### Your goal
In the lines below, swap each occurrence of "windshield wiper" for "wiper blade", change nothing else, and leave the pictures out of your answer.

Spatial questions about scenes
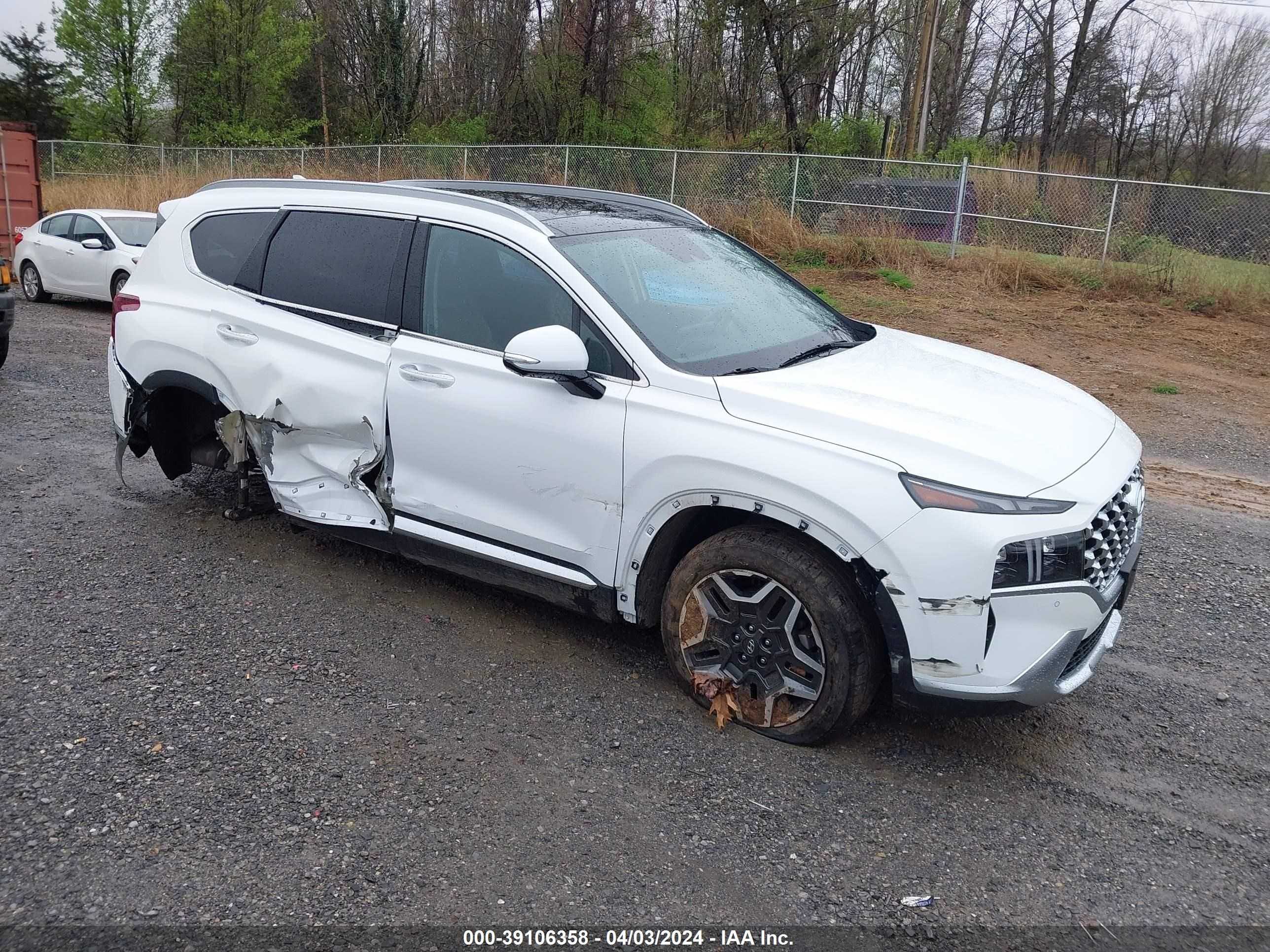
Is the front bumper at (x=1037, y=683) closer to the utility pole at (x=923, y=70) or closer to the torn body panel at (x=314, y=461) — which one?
the torn body panel at (x=314, y=461)

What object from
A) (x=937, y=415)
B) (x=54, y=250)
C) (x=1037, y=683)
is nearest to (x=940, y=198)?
(x=54, y=250)

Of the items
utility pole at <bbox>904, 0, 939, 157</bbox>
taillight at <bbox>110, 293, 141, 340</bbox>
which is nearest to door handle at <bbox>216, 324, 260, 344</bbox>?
taillight at <bbox>110, 293, 141, 340</bbox>

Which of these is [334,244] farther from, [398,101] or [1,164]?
[398,101]

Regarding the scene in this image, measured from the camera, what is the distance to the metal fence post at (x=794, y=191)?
1819 centimetres

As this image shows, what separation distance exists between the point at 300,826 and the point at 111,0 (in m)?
41.6

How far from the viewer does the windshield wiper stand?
4.02 m

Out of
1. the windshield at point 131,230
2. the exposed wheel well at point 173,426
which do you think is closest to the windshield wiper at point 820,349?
the exposed wheel well at point 173,426

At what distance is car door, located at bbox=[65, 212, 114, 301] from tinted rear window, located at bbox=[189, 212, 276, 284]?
1023 cm

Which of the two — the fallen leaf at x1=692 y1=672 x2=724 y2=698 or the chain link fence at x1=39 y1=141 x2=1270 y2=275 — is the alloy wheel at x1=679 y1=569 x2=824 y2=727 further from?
the chain link fence at x1=39 y1=141 x2=1270 y2=275

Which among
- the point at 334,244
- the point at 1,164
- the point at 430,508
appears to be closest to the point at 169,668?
the point at 430,508

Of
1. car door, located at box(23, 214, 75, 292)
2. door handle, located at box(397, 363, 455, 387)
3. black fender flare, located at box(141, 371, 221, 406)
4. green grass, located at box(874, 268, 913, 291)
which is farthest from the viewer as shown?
green grass, located at box(874, 268, 913, 291)

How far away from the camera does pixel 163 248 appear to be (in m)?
5.38

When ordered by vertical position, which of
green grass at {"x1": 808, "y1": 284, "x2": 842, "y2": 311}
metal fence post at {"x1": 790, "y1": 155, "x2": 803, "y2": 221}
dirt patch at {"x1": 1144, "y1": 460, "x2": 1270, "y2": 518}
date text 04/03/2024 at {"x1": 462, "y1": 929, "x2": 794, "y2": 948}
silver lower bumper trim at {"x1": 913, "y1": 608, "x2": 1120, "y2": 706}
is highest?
metal fence post at {"x1": 790, "y1": 155, "x2": 803, "y2": 221}

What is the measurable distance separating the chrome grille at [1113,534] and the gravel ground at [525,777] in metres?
0.74
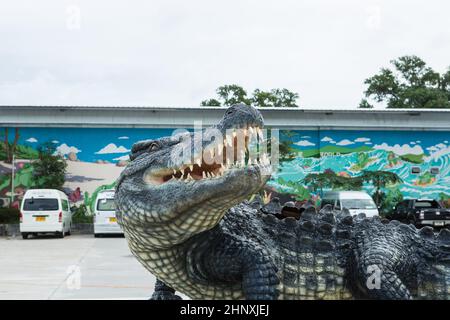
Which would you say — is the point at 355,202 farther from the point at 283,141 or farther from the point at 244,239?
the point at 244,239

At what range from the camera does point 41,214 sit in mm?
22047

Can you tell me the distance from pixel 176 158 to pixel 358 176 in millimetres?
24016

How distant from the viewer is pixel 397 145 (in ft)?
90.0

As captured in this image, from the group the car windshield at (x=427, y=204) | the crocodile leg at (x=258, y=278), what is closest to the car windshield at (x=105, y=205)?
the car windshield at (x=427, y=204)

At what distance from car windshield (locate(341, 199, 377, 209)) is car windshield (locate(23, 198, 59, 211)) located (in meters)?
10.1

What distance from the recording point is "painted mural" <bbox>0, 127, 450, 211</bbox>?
26188 mm

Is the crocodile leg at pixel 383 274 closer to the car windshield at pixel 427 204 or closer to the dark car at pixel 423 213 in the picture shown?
the dark car at pixel 423 213

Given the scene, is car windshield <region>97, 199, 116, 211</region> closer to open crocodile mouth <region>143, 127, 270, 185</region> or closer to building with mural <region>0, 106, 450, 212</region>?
building with mural <region>0, 106, 450, 212</region>

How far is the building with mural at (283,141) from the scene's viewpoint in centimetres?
2603

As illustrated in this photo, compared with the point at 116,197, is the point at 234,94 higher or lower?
higher

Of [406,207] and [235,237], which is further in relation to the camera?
[406,207]

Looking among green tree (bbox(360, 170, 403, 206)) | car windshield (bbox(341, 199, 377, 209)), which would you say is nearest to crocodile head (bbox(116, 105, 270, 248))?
car windshield (bbox(341, 199, 377, 209))

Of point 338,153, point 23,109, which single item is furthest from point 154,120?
point 338,153
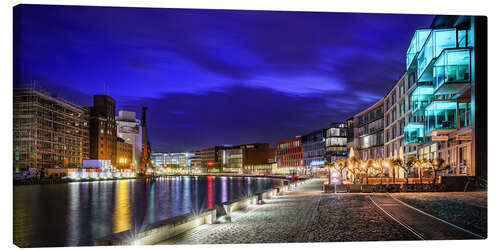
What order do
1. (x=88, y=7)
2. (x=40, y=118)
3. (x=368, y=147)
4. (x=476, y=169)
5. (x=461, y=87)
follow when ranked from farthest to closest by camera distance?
1. (x=40, y=118)
2. (x=368, y=147)
3. (x=461, y=87)
4. (x=476, y=169)
5. (x=88, y=7)

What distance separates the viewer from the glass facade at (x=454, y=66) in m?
29.6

### Solution
Is the front bumper at (x=1037, y=683) closer to the utility pole at (x=923, y=70) or closer to the torn body panel at (x=314, y=461) — which one?
the torn body panel at (x=314, y=461)

What object from
A) (x=937, y=415)
B) (x=54, y=250)
C) (x=1037, y=683)
is nearest to (x=940, y=198)?
(x=54, y=250)

Of the items
utility pole at <bbox>904, 0, 939, 157</bbox>
taillight at <bbox>110, 293, 141, 340</bbox>
which is nearest to door handle at <bbox>216, 324, 260, 344</bbox>?
taillight at <bbox>110, 293, 141, 340</bbox>

Which of these is [334,244] farther from, [398,101] or [1,164]?
[398,101]

Regarding the scene in this image, measured from the camera, what is the distance to the metal fence post at (x=794, y=191)?
1819 centimetres

As this image shows, what separation distance exists between the point at 300,826 and the point at 111,0 (in m)?
41.6

How far from the viewer does the wiper blade stand?
4.02 m

Out of
1. the windshield at point 131,230
2. the exposed wheel well at point 173,426
which do you think is closest to the wiper blade at point 820,349?
the exposed wheel well at point 173,426

At what distance is car door, located at bbox=[65, 212, 114, 301] from tinted rear window, located at bbox=[189, 212, 276, 284]?
1023 cm

Which of the two — the fallen leaf at x1=692 y1=672 x2=724 y2=698 or the chain link fence at x1=39 y1=141 x2=1270 y2=275 — is the alloy wheel at x1=679 y1=569 x2=824 y2=727 further from?
the chain link fence at x1=39 y1=141 x2=1270 y2=275

Which among
- the point at 334,244
- the point at 1,164
- the point at 430,508
appears to be closest to the point at 169,668?
the point at 430,508

Of
1. car door, located at box(23, 214, 75, 292)
2. door handle, located at box(397, 363, 455, 387)
3. black fender flare, located at box(141, 371, 221, 406)
4. green grass, located at box(874, 268, 913, 291)
which is farthest from the viewer as shown?
green grass, located at box(874, 268, 913, 291)

How far away from the camera does pixel 163 248 appear to be (in m)?
5.38

When ordered by vertical position, which of
green grass at {"x1": 808, "y1": 284, "x2": 842, "y2": 311}
metal fence post at {"x1": 790, "y1": 155, "x2": 803, "y2": 221}
dirt patch at {"x1": 1144, "y1": 460, "x2": 1270, "y2": 518}
date text 04/03/2024 at {"x1": 462, "y1": 929, "x2": 794, "y2": 948}
silver lower bumper trim at {"x1": 913, "y1": 608, "x2": 1120, "y2": 706}
is highest?
metal fence post at {"x1": 790, "y1": 155, "x2": 803, "y2": 221}

What is the measurable distance separating the chrome grille at [1113,534] and the gravel ground at [525,777] in metres?
0.74
Which would you say — is the point at 355,202 farther from the point at 283,141 or farther from the point at 244,239?
the point at 244,239

At what range from the camera does point 41,214 sit in mm?
22047

Can you tell me the distance from pixel 176 158 to pixel 358 176 in millimetres?
24016

How distant from the viewer is pixel 397 145 (in ft)?
90.0

As captured in this image, from the group the car windshield at (x=427, y=204) | the crocodile leg at (x=258, y=278), what is closest to the car windshield at (x=105, y=205)?
the car windshield at (x=427, y=204)

At what distance from car windshield (locate(341, 199, 377, 209)) is car windshield (locate(23, 198, 59, 211)) located (in meters)?
10.1

What distance from the recording point is "painted mural" <bbox>0, 127, 450, 211</bbox>?
26188 mm

Is the crocodile leg at pixel 383 274 closer to the car windshield at pixel 427 204 or closer to the dark car at pixel 423 213 in the picture shown?
the dark car at pixel 423 213

Given the scene, is car windshield <region>97, 199, 116, 211</region> closer to open crocodile mouth <region>143, 127, 270, 185</region> or closer to building with mural <region>0, 106, 450, 212</region>?
building with mural <region>0, 106, 450, 212</region>

How far is the building with mural at (283,141) from the scene's viewpoint in centimetres?
2603

As illustrated in this photo, compared with the point at 116,197, is the point at 234,94 higher or lower?
higher

Of [406,207] and [235,237], which is further in relation to the camera?
[406,207]

Looking among green tree (bbox(360, 170, 403, 206)) | car windshield (bbox(341, 199, 377, 209)), which would you say is nearest to crocodile head (bbox(116, 105, 270, 248))?
car windshield (bbox(341, 199, 377, 209))

Of point 338,153, point 23,109, which single item is furthest from point 154,120?
point 338,153
What order do
1. (x=88, y=7)
2. (x=40, y=118)
3. (x=368, y=147)
4. (x=476, y=169)
5. (x=461, y=87)
follow when ranked from farthest to closest by camera distance?
1. (x=40, y=118)
2. (x=368, y=147)
3. (x=461, y=87)
4. (x=476, y=169)
5. (x=88, y=7)

What distance separates the viewer from the glass facade at (x=454, y=66) in m?
29.6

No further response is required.